## ABOUT THIS EXERCISE
Without the pictures, give the records again exactly as they appear.

** Opening RECORDS FOR THE TASK block **

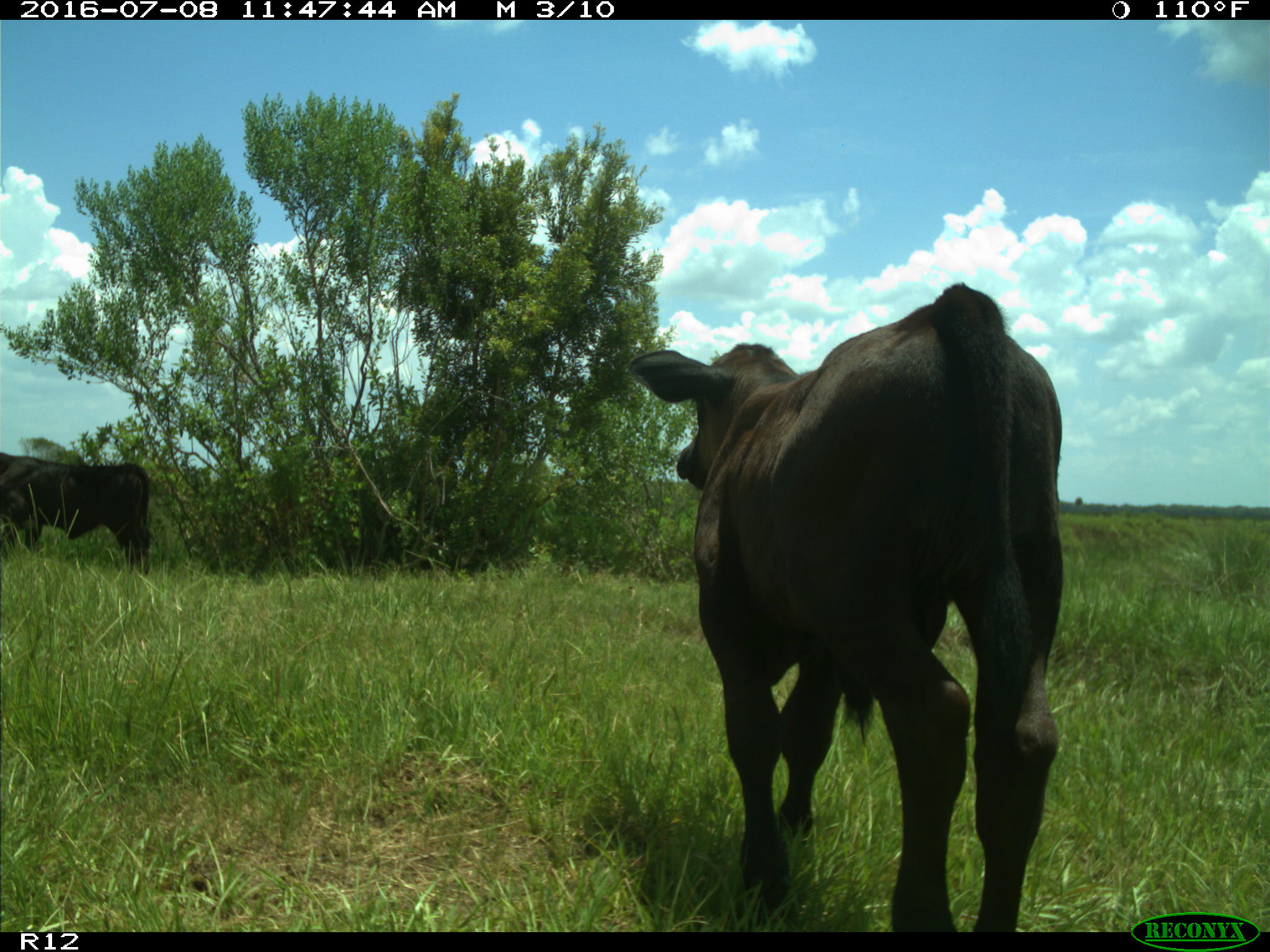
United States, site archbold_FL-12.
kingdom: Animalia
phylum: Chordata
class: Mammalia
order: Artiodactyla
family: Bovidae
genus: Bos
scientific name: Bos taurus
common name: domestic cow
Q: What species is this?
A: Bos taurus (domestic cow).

** Closing RECORDS FOR THE TASK block **

## REPLY
United States, site archbold_FL-12.
kingdom: Animalia
phylum: Chordata
class: Mammalia
order: Artiodactyla
family: Bovidae
genus: Bos
scientific name: Bos taurus
common name: domestic cow
Q: What species is this?
A: Bos taurus (domestic cow).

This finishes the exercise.